DIRECTION 1:
Decide whether each statement below agrees with the field trip report. Answer yes or no for each, and quote the words of the report that decide it. (a) The fragments in the walkway are more slippery when wet than most regular flat stones. (b) The pattern for the countertop is made by gluing metal strips together. (c) Three rock clubs took part in the joint field trip.

:: SOURCE EXCERPT

[Rockhounds] Field Trip Report
Doug Bank
dougbank at alum.mit.edu
Fri May 5 21:03:53 PDT 2017
Kreigh,
Be careful with the walkway. My daughter has a walkway made of many fragments of polished granite kitchen counters, and many people have trouble with it. Part of the problem is the fragments could trip you or make it hard to gauge distance. However, the big problem is that they are slippery. They are much more slippery when wet than most regular flat stones.
Doug
On May 5, 2017, at 10:43 PM, Kreigh Tomaszewski <kreigh at gmail.com> wrote:
> Today the Indian Mounds and Tulip City rock clubs took a joint field trip
> to Rock Solid Granite, a fabricator of stone countertops. The owner, Rich,
> gave us a tour of the fabrication shop. About ten years ago he gave up his
> CNC machine because it was too expensive, and returned to the more
> traditional methods for working stone.
>
> He starts by glueing wood slats together to make a pattern for the
> countertop to be cut. This is then laid out on the large stone slab and
> adjusted for optimal pattern and to avoid bad spots in the stone, and is
> then clamped down.

::::
:: DATA FOR THIS TASK

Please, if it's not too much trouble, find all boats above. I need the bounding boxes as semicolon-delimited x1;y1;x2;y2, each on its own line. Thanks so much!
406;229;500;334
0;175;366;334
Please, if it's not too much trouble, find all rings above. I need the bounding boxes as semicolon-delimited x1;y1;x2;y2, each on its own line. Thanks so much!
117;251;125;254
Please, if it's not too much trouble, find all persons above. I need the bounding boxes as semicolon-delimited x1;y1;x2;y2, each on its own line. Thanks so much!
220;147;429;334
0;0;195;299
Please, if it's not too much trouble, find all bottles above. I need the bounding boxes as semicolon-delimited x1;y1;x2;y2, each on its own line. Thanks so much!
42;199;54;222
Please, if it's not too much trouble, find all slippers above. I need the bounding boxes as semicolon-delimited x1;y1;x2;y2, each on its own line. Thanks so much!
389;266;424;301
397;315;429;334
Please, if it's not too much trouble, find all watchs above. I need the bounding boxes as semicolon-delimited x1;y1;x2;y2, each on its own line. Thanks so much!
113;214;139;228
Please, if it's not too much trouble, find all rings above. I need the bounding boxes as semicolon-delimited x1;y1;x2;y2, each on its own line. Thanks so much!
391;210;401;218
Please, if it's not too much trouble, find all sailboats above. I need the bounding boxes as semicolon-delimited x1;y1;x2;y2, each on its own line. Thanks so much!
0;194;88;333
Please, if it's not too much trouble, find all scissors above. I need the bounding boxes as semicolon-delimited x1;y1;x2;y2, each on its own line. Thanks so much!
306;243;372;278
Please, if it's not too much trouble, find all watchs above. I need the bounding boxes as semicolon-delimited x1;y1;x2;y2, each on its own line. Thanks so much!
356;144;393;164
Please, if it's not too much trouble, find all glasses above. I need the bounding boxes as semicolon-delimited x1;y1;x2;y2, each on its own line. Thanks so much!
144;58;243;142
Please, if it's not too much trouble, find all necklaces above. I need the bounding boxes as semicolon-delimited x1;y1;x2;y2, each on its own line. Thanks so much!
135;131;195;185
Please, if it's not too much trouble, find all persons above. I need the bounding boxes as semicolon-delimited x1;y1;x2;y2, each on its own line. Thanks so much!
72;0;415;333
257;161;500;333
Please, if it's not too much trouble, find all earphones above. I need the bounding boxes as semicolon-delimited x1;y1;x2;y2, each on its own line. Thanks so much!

::::

DIRECTION 2:
From the records above, echo back the lines between the line containing "Please, if it's not too much trouble, find all slippers" and the line containing "391;210;401;218", inclusive, without any changes.

RESULT 1:
(a) Yes: "They are much more slippery when wet than most regular flat stones."
(b) No: "He starts by glueing wood slats together to make a pattern for the"
(c) No: "Today the Indian Mounds and Tulip City rock clubs took a joint field trip"

RESULT 2:
Please, if it's not too much trouble, find all slippers above. I need the bounding boxes as semicolon-delimited x1;y1;x2;y2, each on its own line. Thanks so much!
389;266;424;301
397;315;429;334
Please, if it's not too much trouble, find all watchs above. I need the bounding boxes as semicolon-delimited x1;y1;x2;y2, each on its own line. Thanks so much!
113;214;139;228
Please, if it's not too much trouble, find all rings above. I need the bounding boxes as semicolon-delimited x1;y1;x2;y2, each on its own line. Thanks so much!
391;210;401;218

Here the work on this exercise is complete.